As luck would have it, my most recent order of fiberglass tape was not yet arrived, so I cut strips from a sheet of specialized glass cloth that is truly NOT a good candidate for this sort of improvisation.  These strips were stuck over the edge, and held it in place in a more or less accurate representation of what the thing should look like.  Finally, the whole shootin’ match was glassed over in a single sheet.

The underside was varnished.  And, then through a feat of gymnastics, I got the whole thing up and sort of poised for the next phase.

Right now, is the phase in question.  The one that has had me pretty much stalled for several days, now.  Mostly, I just stand out there and visualize stuff.  Often, in the middle of the night, I’ll be out there standing on the ladder, studying imaginary lines on imaginary window frames on imaginary structures as the boat pitches and rolls and pounds into an imaginary head sea.  Checking for sight lines.  Checking for fair curves and potential joint failure.  Mostly, I’m pretending to be one of the Real Guys standing there and trying not to gag on my less-than-Chippendale workmanship.

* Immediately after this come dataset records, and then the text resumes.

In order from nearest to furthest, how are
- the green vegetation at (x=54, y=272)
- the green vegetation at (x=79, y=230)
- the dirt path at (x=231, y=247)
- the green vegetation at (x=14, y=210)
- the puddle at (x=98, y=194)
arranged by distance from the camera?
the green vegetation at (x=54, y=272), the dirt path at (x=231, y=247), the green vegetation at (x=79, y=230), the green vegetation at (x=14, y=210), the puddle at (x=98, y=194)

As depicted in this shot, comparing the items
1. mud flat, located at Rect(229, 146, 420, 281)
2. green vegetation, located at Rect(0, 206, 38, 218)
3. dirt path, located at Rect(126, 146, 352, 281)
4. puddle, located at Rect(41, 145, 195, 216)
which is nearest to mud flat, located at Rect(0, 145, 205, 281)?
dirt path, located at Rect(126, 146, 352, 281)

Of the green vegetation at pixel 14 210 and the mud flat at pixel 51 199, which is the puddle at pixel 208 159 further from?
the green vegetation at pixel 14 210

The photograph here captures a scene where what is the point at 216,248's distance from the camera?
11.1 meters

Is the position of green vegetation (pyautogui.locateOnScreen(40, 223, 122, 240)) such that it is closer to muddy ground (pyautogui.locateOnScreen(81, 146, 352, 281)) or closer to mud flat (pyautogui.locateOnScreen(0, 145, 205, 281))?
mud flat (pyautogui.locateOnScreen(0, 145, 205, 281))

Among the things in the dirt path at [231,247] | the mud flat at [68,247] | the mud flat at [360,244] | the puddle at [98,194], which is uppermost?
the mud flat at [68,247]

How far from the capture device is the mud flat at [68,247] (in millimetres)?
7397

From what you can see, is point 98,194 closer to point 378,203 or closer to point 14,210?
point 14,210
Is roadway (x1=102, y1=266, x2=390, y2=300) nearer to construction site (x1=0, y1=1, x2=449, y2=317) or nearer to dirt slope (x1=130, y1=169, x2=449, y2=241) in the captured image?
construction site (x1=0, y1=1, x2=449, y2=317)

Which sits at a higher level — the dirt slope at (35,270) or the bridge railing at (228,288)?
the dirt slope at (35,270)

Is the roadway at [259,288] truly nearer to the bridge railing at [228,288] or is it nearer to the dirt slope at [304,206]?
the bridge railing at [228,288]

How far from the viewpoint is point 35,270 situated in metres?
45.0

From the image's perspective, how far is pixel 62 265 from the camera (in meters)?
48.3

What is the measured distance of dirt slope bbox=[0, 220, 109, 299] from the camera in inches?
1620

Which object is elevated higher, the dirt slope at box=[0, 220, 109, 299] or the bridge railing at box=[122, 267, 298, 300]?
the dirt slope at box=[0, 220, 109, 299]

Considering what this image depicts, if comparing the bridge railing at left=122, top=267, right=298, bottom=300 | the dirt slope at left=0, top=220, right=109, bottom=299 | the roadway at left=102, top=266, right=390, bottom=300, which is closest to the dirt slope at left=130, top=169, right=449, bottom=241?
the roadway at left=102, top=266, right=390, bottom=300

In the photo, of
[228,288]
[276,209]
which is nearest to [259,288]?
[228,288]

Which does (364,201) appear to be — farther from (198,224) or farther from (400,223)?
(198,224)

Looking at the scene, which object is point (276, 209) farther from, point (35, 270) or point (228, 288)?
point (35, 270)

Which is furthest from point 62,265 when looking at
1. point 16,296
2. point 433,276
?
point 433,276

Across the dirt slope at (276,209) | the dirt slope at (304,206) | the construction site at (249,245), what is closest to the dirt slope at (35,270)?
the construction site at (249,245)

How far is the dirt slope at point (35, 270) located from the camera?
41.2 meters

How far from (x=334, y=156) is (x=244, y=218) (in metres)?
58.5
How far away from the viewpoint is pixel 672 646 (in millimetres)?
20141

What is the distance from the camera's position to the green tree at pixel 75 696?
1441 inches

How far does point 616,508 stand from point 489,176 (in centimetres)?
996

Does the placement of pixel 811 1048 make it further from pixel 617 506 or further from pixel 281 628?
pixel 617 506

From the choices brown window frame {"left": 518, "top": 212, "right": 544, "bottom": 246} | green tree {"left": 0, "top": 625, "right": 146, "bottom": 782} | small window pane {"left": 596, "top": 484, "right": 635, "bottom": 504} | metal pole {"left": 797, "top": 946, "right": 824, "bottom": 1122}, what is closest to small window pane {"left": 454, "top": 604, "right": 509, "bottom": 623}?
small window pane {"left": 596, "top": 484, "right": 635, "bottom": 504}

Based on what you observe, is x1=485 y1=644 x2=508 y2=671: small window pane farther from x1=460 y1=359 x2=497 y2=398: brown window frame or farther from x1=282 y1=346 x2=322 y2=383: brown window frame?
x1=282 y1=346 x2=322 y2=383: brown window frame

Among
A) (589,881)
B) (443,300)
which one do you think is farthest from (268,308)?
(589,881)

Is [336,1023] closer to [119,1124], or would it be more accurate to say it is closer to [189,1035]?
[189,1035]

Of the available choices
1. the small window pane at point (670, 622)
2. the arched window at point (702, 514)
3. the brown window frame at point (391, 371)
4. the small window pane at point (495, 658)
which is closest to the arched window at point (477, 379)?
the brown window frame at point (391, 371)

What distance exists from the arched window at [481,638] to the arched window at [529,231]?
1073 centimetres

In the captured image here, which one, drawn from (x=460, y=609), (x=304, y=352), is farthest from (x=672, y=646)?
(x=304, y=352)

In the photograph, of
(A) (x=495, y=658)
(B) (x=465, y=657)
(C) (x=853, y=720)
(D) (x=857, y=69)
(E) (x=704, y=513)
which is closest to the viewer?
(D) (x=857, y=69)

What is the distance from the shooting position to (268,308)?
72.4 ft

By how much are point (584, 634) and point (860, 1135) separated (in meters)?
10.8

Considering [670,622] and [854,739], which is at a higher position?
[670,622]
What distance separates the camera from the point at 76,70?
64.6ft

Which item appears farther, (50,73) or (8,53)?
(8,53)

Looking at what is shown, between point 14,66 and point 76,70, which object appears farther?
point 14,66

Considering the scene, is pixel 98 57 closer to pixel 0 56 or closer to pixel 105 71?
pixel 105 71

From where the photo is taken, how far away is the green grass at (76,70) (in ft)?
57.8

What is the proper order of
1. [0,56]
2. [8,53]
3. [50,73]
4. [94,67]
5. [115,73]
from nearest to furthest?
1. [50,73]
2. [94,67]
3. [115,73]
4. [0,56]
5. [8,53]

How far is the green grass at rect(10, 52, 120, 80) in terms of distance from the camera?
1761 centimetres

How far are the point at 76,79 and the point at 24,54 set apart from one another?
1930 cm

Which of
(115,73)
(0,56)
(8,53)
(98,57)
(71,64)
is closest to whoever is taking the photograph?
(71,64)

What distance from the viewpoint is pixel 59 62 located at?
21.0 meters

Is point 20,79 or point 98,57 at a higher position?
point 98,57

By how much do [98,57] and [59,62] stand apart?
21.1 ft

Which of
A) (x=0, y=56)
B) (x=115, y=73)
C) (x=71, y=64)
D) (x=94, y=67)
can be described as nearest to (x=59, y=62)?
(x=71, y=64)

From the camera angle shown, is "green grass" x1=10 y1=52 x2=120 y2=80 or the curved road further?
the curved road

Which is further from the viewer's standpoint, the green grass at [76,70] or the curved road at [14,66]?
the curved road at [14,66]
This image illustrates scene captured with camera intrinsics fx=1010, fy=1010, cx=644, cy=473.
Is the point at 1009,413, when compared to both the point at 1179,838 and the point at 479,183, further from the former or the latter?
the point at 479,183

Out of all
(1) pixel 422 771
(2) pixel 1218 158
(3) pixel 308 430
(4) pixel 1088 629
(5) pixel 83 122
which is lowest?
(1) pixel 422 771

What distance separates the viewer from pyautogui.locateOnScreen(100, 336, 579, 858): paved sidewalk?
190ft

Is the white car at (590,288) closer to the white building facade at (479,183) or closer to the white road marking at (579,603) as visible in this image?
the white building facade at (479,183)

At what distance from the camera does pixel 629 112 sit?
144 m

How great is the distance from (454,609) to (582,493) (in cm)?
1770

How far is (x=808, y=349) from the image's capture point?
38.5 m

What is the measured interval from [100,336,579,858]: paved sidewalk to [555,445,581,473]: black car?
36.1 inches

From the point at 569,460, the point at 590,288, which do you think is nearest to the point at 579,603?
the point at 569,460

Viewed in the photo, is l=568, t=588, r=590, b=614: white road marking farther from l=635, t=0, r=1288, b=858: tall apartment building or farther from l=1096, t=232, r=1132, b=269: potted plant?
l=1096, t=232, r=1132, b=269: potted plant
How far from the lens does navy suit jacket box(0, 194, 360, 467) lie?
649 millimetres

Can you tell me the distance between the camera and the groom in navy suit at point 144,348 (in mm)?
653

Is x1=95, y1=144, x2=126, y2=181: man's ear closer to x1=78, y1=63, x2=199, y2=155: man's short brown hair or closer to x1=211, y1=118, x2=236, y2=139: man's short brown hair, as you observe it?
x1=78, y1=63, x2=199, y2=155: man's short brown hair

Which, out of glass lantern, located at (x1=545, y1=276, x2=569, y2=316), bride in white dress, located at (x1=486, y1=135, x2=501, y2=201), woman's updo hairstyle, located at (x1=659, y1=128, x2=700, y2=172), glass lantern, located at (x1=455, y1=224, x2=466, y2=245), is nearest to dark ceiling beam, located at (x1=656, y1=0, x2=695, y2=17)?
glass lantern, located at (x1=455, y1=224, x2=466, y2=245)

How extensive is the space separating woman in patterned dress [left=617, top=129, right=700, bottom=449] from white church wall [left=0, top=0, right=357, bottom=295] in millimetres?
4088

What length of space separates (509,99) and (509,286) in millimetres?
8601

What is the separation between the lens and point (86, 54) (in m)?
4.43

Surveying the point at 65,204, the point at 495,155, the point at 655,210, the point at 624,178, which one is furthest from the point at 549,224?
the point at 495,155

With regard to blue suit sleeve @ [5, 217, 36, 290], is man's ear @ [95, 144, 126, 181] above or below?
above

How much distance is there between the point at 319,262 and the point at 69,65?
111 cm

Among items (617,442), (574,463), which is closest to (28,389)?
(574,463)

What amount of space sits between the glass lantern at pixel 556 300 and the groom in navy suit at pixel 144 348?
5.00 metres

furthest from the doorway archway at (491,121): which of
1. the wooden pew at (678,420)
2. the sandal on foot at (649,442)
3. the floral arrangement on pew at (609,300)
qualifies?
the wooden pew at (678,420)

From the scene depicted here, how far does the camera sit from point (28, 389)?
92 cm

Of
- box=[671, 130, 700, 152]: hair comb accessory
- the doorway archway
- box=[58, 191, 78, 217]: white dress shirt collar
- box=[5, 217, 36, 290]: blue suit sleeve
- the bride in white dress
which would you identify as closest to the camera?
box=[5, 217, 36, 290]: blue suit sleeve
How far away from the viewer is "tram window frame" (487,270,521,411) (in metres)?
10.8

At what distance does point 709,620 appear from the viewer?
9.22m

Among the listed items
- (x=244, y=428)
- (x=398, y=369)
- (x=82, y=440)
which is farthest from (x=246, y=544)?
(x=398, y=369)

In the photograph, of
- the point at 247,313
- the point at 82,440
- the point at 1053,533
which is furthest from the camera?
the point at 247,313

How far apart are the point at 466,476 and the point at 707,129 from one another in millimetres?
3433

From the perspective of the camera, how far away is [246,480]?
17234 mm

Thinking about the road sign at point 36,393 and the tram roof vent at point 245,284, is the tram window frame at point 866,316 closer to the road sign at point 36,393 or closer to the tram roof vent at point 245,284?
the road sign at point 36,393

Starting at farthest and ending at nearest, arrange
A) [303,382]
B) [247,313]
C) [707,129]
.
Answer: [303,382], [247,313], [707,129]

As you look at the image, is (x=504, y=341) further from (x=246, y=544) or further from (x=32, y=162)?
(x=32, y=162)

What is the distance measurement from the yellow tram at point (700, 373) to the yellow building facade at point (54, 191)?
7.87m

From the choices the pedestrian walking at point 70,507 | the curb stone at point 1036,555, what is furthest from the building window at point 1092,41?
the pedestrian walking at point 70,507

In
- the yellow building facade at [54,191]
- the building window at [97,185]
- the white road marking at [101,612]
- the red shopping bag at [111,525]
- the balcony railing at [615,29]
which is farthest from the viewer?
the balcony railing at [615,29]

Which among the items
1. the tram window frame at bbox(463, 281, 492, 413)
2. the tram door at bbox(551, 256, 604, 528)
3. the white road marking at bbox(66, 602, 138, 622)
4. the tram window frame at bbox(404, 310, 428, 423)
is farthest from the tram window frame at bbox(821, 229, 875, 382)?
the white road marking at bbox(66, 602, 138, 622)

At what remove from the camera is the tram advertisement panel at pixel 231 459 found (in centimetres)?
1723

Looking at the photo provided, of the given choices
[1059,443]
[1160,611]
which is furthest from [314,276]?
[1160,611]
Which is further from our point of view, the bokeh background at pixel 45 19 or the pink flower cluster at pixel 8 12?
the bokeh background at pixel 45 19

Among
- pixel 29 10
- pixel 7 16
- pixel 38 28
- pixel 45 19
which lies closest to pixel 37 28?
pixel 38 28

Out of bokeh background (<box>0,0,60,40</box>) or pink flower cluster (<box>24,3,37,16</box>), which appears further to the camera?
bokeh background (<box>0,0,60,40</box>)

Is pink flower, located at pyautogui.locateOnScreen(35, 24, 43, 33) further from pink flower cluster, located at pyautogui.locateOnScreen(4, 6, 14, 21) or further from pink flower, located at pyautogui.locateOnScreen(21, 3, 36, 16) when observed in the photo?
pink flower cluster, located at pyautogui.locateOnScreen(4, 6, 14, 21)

Pictures don’t really convey this conundrum.  Words sort of just bounce off.  Like those bullets from Super Man’s chest.  And, there isn’t another one quite like it, to compare it to.   Equal parts blessing and curse.

I carved an inch and a half thick cedar 2x6 into a pair of “window sills” for fitting into the gaping hole along the sides of this thing.  Then the big decision to either made individual window frames to stick up one at a time.  Or something else, altogether.  I won’t further confuse the issue, other than to show a few photos of what is sort of mocked up right now.  This thing is gonna’ take a couple days to “build itself.”

Then, maybe I’ll have something, decent, to show.

Maybe a half-day on the table saw and router table and sander and jointer will render enough tigerwood strips to glue over that obnoxious green plywood that is itself a fairing panel.  Maybe.